O empreendedorismo feminino vai salvar o planeta 

E se eu te contar que as mudanças climáticas afetam mais algumas pessoas do que outras? De acordo com a ONU (Organização das Nações Unidas), as mulheres são quatro vezes mais impactadas por esses efeitos, devido a razões socioculturais e econômicas. Atualmente, 70% da população que vive em pobreza extrema é feminina, aproximadamente 900 milhões de mulheres. E a solução pode estar mais próxima do que imaginamos: apostar nas lideranças femininas.
A escritora Lindsey Jean Schueman apontou as razões principais que podem fazer de nós a solução para a crise climática. Além de sermos as mais impactadas (econômica e fisicamente), somos líderes melhores em tempos incertos, porque pensamos mais no coletivo. Outro ponto citado é a facilidade feminina em criar conexões (network) e buscar soluções inovadoras.
Transformando conhecimento em ação, as mulheres se consolidam como dínamos econômicos – companhias de capital de risco fundadas por nós superam em faturamento as dos homens em 63%. Também buscamos pela igualdade de oportunidades, afinal, recebemos apenas 2% do investimento masculino, e não podemos nos esquecer do nosso lado visionário – o Acordo de Paris, em 2015, foi encabeçado por 30 ‘leoas’.

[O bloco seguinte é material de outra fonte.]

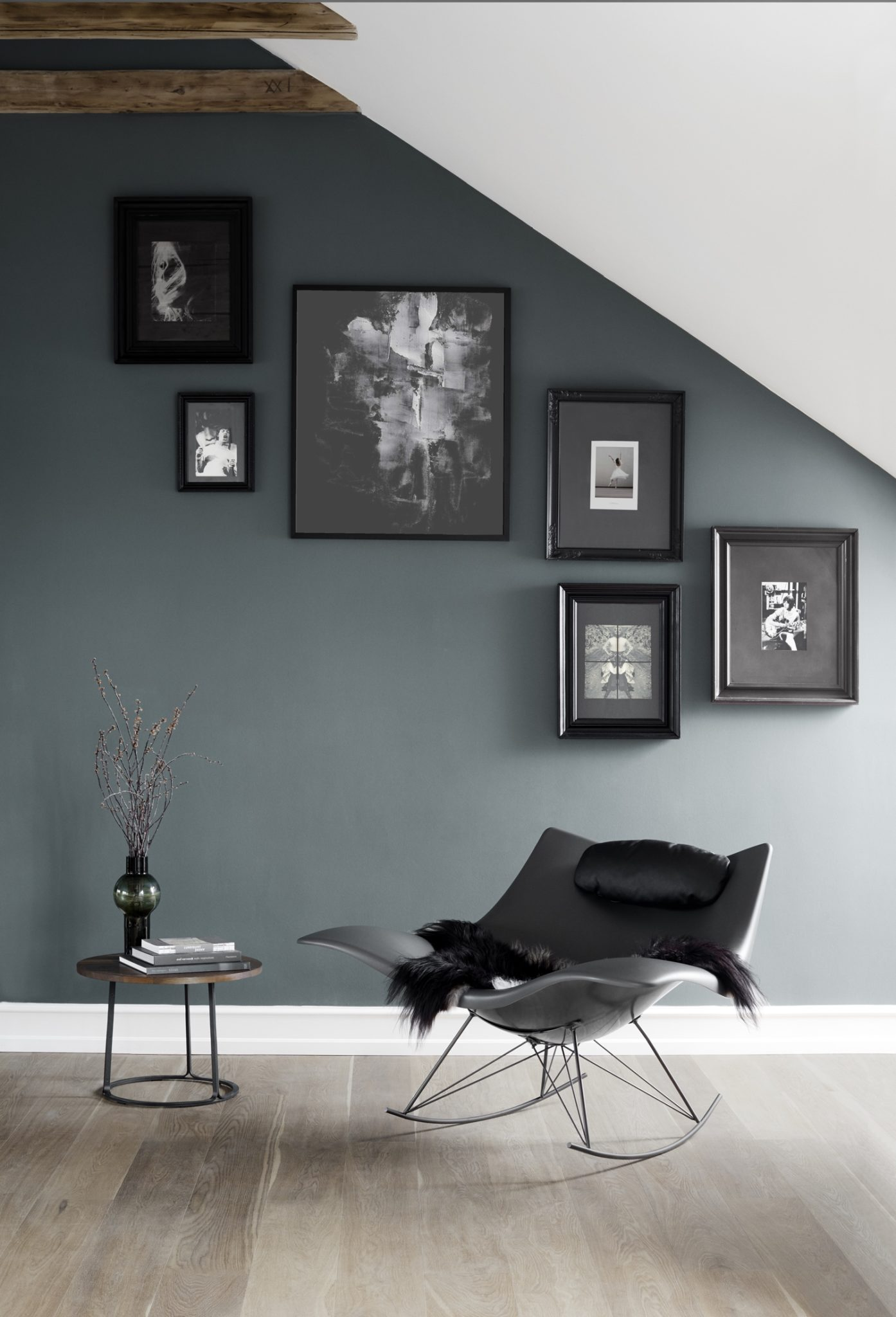 Matt dark grey Stingray & black leather cushion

Recentemente, tivemos a Convenção Anual da ONU Mulheres Brasil, em Nova York, que focou em ações de inclusão financeira e digitalização para mulheres, além da UN Women CSW67, maior encontro anual de equidade de gênero. Tive a oportunidade de participar do painel Fashion Impact Fund, que abordou a inserção de meninas negras na indústria da moda sustentável e ouvir Tamburai Chirume, cofundadora da ‘The African Academy of Fashion’ e Ngozi Okaro, diretora da ‘Custom Collaborative’.
Presenciar a atuação de empreendedoras internacionais de variados gêneros, raças e etnias me faz acreditar que ganhamos poder quando unimos e compartilhamos ideias, projetos, resultados e iniciativas. Mas não acho justa a tarefa de liderar o projeto de salvar o mundo. O caminho é convocar a todos, dividir as tarefas e atuar em prol de um futuro próspero. O que aconteceu na ONU provou que, quando mulheres empreendedoras recebem apoio, o mundo inteiro ganha.
(Janine Bitencourt*. Rio de Janeiro. Disponível em: https://www.em.com.br/app/noticia/opiniao/espaco-doleitor/2023/03/29/interna_espaco-do-leitor,1474810/oempreendedorismo-feminino-vai-salvar-o-planeta.shtml.)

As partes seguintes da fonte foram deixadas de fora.